Reproduce the GK110 forum discussion verbatim, from "It has 87.5%" up to and including "to viciously disappointed.".

*** Opening Study text ***

It has 87.5% more shader cores, and a 50% wider mem bus! Even with a cluster disabled and a crippled clockspeed, you'd need a *seriously* overclocked 680 to beat it!1.4Ghz at least...
I was worried for a while that GK110 would be Tesla / Quadro only. Now it seems likely we'll see it incarnated as the GTX780 sometime around March, albeit missing a lot of the compute-specific logic.
GK110... where are you?
Nope. They'll be released minimum of £400 again with marginal increases over previous generation. Sceptical I know but I prefer this way as I can be pleasantly surprised as opposed to viciously disappointed.
There was heavy rumours of it being scrapped for GeForce though and a new GK114 being introduced...
thats not a nice thing to say about my missus
If/when we see GK110, I'm fairly confident that we'll see:
a) Significantly more than "marginal" increases in performance. In fact, I'd wager that it will be biggest performance jump we've ever seen within the same manufacturing process. 40% at the very least, and likely to be higher. Remember, the GK110 chip is twice the size of GK104! [7.1Bn transistors vs 3.54Bn for the GTX680]
b) Pricing will reach new heights for a single GPU card. Unless AMD also go for a monster GPU (which they've not been keen to do in the past) Nvidia will have no reason to price the chip competitively. The GK104 replacement (GK114?) is likely to go up against AMDs high-end sea islands chip, with GK110 in a "super high-end" price point of its own. I'm fully expecting prices to be well over £500.
GK110 will be no ordinary intra-process refresh. I suspect we're in for a bit of a raping as far as pricing goes, but the performance may just act as a lube.
I wonder what clockspeeds it will run at,to keep within an acceptable TDP and power consumption range for desktop.

*** Closing Study text ***
*** Opening Provided data ***

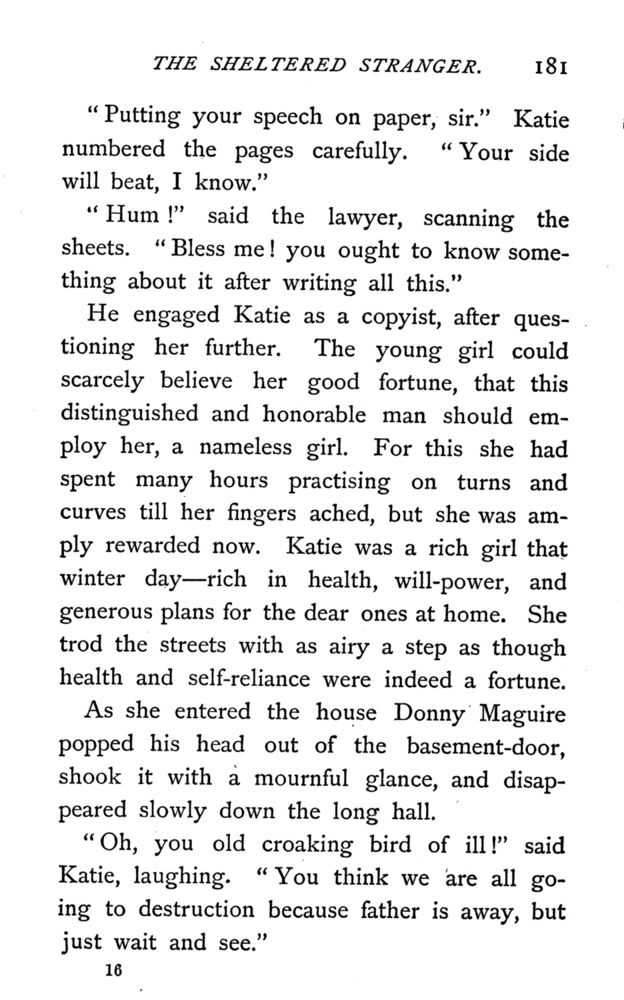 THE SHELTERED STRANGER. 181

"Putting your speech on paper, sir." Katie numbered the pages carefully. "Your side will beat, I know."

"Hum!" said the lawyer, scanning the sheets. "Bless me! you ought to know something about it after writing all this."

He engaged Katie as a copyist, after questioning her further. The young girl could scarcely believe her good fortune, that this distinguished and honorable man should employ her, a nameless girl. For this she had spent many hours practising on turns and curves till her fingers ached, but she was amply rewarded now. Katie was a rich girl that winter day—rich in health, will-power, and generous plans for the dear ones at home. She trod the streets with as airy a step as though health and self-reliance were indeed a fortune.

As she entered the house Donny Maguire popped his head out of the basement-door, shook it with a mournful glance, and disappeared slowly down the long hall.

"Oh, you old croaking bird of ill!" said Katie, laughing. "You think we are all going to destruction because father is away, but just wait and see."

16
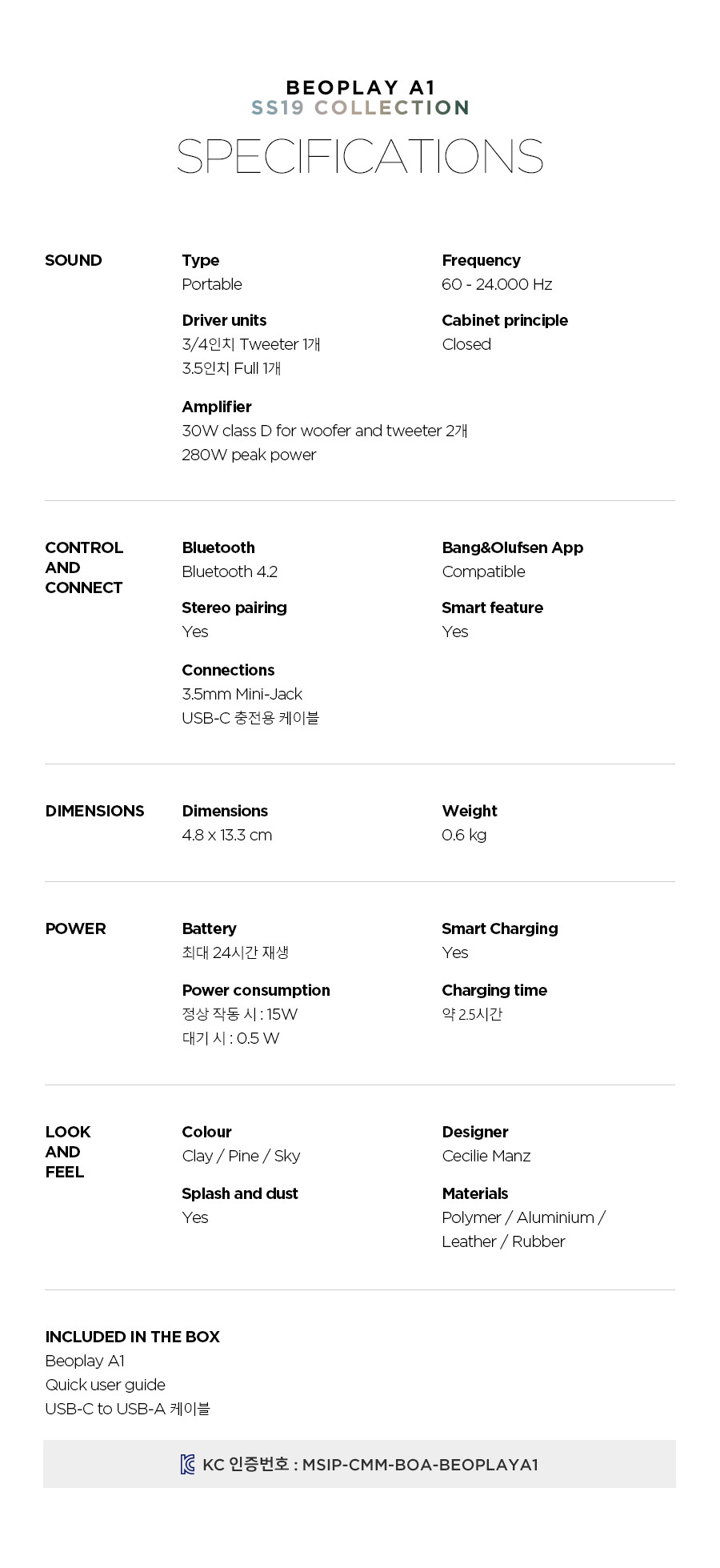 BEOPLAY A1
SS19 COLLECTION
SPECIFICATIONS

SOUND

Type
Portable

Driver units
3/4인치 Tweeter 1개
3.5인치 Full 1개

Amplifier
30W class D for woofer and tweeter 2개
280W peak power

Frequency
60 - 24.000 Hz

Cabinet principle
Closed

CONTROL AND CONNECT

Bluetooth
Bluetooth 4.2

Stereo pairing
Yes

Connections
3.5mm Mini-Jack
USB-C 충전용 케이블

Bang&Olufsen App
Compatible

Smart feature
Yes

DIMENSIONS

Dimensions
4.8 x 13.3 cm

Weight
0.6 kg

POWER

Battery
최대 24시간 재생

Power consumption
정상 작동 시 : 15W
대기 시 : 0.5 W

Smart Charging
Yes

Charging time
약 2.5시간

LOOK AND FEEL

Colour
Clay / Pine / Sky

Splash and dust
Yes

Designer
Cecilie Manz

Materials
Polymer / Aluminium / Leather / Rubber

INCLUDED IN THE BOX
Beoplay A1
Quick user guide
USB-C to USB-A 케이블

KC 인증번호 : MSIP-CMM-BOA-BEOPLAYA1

*** Closing Provided data ***

_Result of this task_:
It has 87.5% more shader cores, and a 50% wider mem bus! Even with a cluster disabled and a crippled clockspeed, you'd need a *seriously* overclocked 680 to beat it!1.4Ghz at least...
I was worried for a while that GK110 would be Tesla / Quadro only. Now it seems likely we'll see it incarnated as the GTX780 sometime around March, albeit missing a lot of the compute-specific logic.
GK110... where are you?
Nope. They'll be released minimum of £400 again with marginal increases over previous generation. Sceptical I know but I prefer this way as I can be pleasantly surprised as opposed to viciously disappointed.